Page 1 of 2

Alert's history not working after changing concurrent checks

Posted: Wed Jul 16, 2014 3:45 pm
by uselessid
Hello.

Our nagios (3.5.1) has about 10k services and mostly all of it are active service checks.

We were experiencing high loads at OS and (we dont known if is related) some gaps in random graphics.

So, we followed the instructions to improve nagios's performance (http://nagios.sourceforge.net/docs/3_0/tuning.html) which lead us to change some parameters, including max_concurrent_checks until we came to a balance between OS's load and check latency.

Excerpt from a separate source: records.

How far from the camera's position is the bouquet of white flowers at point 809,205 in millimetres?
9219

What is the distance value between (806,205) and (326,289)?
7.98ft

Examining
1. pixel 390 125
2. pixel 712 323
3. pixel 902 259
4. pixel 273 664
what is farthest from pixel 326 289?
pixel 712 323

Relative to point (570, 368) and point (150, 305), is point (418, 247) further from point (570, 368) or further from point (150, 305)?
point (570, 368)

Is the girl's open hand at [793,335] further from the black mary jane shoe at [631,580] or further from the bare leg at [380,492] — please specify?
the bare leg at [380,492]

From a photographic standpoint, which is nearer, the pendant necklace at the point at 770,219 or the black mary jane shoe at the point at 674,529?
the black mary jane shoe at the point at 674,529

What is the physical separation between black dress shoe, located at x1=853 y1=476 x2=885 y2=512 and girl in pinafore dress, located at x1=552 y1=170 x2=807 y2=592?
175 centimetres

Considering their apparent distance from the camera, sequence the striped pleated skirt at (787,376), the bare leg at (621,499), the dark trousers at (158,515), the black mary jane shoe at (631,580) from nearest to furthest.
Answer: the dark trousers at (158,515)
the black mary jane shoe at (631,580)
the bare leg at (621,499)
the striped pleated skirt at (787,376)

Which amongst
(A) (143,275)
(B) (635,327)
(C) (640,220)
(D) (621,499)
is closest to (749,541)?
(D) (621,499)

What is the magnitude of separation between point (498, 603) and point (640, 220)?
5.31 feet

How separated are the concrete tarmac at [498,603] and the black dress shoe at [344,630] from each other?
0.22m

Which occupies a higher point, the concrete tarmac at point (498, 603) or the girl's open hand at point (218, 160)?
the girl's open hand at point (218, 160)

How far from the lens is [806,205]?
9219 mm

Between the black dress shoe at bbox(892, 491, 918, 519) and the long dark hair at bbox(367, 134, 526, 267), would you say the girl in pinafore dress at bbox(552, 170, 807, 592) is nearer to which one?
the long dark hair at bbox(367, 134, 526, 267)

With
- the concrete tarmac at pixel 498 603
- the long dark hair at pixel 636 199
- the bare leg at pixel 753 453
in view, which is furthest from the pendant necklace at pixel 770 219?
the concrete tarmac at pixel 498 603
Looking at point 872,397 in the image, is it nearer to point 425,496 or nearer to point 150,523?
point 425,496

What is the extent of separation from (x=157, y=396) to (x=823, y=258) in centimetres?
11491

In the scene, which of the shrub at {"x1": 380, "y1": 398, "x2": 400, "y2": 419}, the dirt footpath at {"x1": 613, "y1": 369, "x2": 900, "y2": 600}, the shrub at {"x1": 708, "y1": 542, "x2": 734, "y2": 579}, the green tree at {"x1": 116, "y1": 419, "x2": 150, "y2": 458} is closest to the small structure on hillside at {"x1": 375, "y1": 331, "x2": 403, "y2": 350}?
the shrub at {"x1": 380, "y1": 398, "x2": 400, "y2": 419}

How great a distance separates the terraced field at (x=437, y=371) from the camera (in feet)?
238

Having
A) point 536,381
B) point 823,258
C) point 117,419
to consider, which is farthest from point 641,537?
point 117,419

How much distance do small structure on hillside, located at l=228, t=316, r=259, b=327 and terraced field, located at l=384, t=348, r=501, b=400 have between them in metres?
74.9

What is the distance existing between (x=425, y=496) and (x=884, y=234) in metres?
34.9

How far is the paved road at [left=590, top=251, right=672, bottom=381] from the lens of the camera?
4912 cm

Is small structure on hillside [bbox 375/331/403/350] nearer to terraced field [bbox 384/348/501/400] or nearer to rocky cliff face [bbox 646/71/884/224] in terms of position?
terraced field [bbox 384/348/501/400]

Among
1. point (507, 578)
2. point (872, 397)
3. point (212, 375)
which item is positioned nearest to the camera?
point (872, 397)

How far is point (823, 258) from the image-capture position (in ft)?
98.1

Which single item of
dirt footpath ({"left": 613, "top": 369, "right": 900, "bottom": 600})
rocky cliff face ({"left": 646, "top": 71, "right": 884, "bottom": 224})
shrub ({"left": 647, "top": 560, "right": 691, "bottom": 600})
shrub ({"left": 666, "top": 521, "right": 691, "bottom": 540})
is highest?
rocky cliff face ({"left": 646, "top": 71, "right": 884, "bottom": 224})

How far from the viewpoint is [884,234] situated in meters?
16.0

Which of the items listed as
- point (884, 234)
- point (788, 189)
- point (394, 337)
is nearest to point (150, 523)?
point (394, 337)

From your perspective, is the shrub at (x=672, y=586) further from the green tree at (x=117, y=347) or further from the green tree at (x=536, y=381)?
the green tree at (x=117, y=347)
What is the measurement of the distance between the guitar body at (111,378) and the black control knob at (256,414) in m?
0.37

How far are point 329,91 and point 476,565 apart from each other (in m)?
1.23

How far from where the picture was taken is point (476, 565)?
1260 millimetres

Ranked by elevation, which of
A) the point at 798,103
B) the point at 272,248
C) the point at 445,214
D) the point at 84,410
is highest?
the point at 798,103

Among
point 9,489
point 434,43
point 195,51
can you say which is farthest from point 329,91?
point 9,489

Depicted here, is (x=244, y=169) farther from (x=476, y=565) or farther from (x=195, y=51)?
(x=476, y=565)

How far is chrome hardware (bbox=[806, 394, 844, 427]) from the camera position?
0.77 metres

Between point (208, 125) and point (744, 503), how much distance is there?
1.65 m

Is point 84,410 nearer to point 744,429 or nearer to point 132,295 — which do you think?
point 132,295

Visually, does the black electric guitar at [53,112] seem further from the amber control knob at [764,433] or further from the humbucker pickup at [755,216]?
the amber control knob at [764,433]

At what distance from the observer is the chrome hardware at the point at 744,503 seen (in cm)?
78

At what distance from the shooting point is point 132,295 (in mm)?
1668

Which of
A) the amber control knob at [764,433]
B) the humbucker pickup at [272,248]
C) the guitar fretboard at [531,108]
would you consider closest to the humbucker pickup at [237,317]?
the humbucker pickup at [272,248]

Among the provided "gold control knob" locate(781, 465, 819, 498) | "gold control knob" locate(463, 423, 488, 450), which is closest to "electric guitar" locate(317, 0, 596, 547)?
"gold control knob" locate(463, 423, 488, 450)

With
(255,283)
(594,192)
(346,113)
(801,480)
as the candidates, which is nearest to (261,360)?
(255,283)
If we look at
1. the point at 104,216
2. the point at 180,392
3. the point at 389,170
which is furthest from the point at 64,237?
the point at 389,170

But, lowing max_concurrent_checks from 0 (unlimited) to 250 polluted the log file causing alert's history to simply stop (at least for the most part of the time). It keeps logging "Max concurrent service checks (250) has been reached" and it seems to mess the alert's history as the log grows up.

Our check latency were around 170 secs and after the changes it lowered to 5 to 15 secs.

I known that it keeps postponing the checks but it was the best way we found to make active and on-demand checks more responsive.

Re: Alert's history not working after changing concurrent ch

Posted: Wed Jul 16, 2014 8:06 pm
by Box293
Are you using MRTG?

Re: Alert's history not working after changing concurrent ch

Posted: Thu Jul 17, 2014 6:32 am
by uselessid
For general graphics i'm using nagios grapher.

But for nagiostats in specific i'm using MRTG, yes.

Re: Alert's history not working after changing concurrent ch

Posted: Thu Jul 17, 2014 5:05 pm
by abrist
uselessid wrote:For general graphics i'm using nagios grapher.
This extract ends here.